The South Korean outfit’s third-quarter 2025 earnings showed revenue of KRW 86.1 trillion (about €59 billion), up 15.4 per cent from the previous quarter.
The memory business posted record quarterly sales thanks to soaring demand for HBM3E memory and server SSDs, powered by the global AI craze. Operating profit hit KRW 12.2 trillion (around €8.3 billion), with a gross profit of KRW 33.5 trillion (€22.8 billion).
Samsung recently unveiled its HBM4 memory solution, capable of 11 Gbps per IC, designed to power next-generation AI accelerators from Nvidia and AMD, including Rubin and MI400. Samples are already in the hands of AI chipmakers for qualification testing.
The company said it plans to stabilise supply of its 2nm GAA production and HBM4 base die by 2026. The 2nm process will be used for next-generation Exynos and Qualcomm Snapdragon SoCs, with mass production ramping up in late 2025.

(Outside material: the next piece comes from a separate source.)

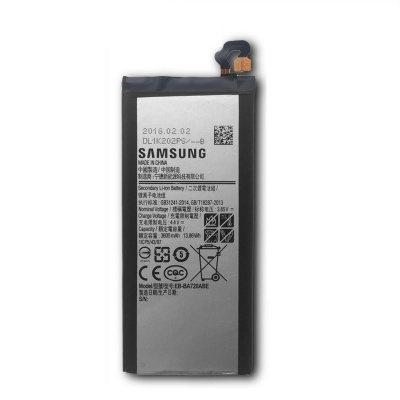 باتری سامسونگ Samsung Galaxy A7 2017 / A720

Samsung’s foundry business will focus on delivering a reliable supply of these 2nm chips while bringing its new Taylor, Texas fab online in 2026. It aims to boost utilisation rates and optimise costs while expanding high-value product lines such as DDR5, LPDDR5X, and high-density QLC SSDs.

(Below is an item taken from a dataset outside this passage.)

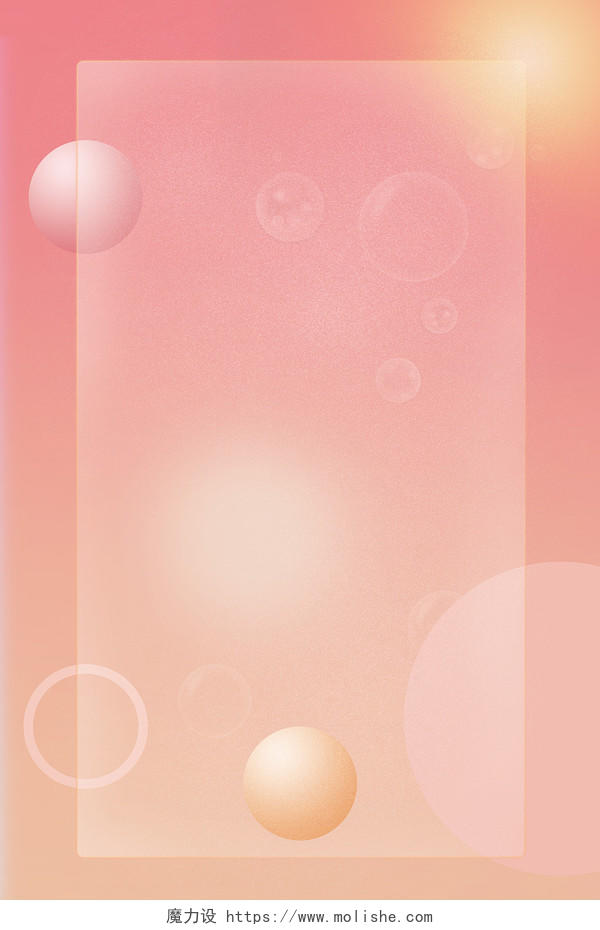 粉红色唯美玻璃气泡磨砂玻璃海报磨砂玻璃背景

Next year, the firm expects a major ramp-up in mass production of HBM4 memory with “differentiated performance.” It plans to expand capacity to meet soaring demand for AI servers. High-capacity DDR5 modules of 128GB and beyond, along with 24Gb GDDR7 DRAM, will anchor its 2026 strategy.

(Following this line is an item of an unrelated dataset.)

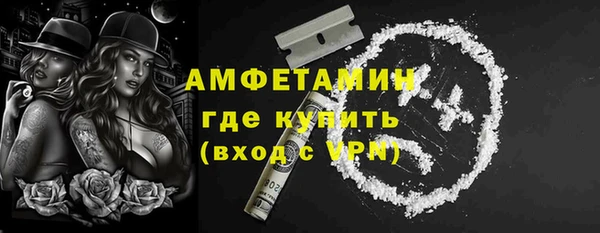 кокаин перу Бронницы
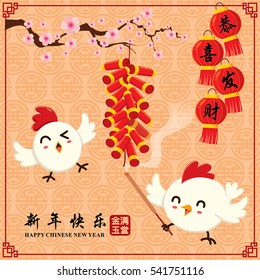 Vintage Chinese New Year poster design with rooster characters.  Chinese wording meanings: Welcome New Year Spring, Happy New Year, Wealthy & best prosperous.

GDDR7 memory is expected to feature prominently in Nvidia’s upcoming Rubin CPX GPU and AMD’s potential Radeon RDNA 5 or RDNA 4 refresh lines, as well as AI graphics cards and the RTX 50 “SUPER” series. The 24Gb dies will allow for higher VRAM capacity and improved performance in both AI and gaming hardware.
The company’s increased AI focus is reshaping the broader DRAM and SSD markets. With most production diverted to AI-oriented products, consumer memory prices have begun climbing sharply. DDR5 and SSD prices are already spiking as shortages spread, with all major DRAM suppliers signalling further price hikes through early 2026.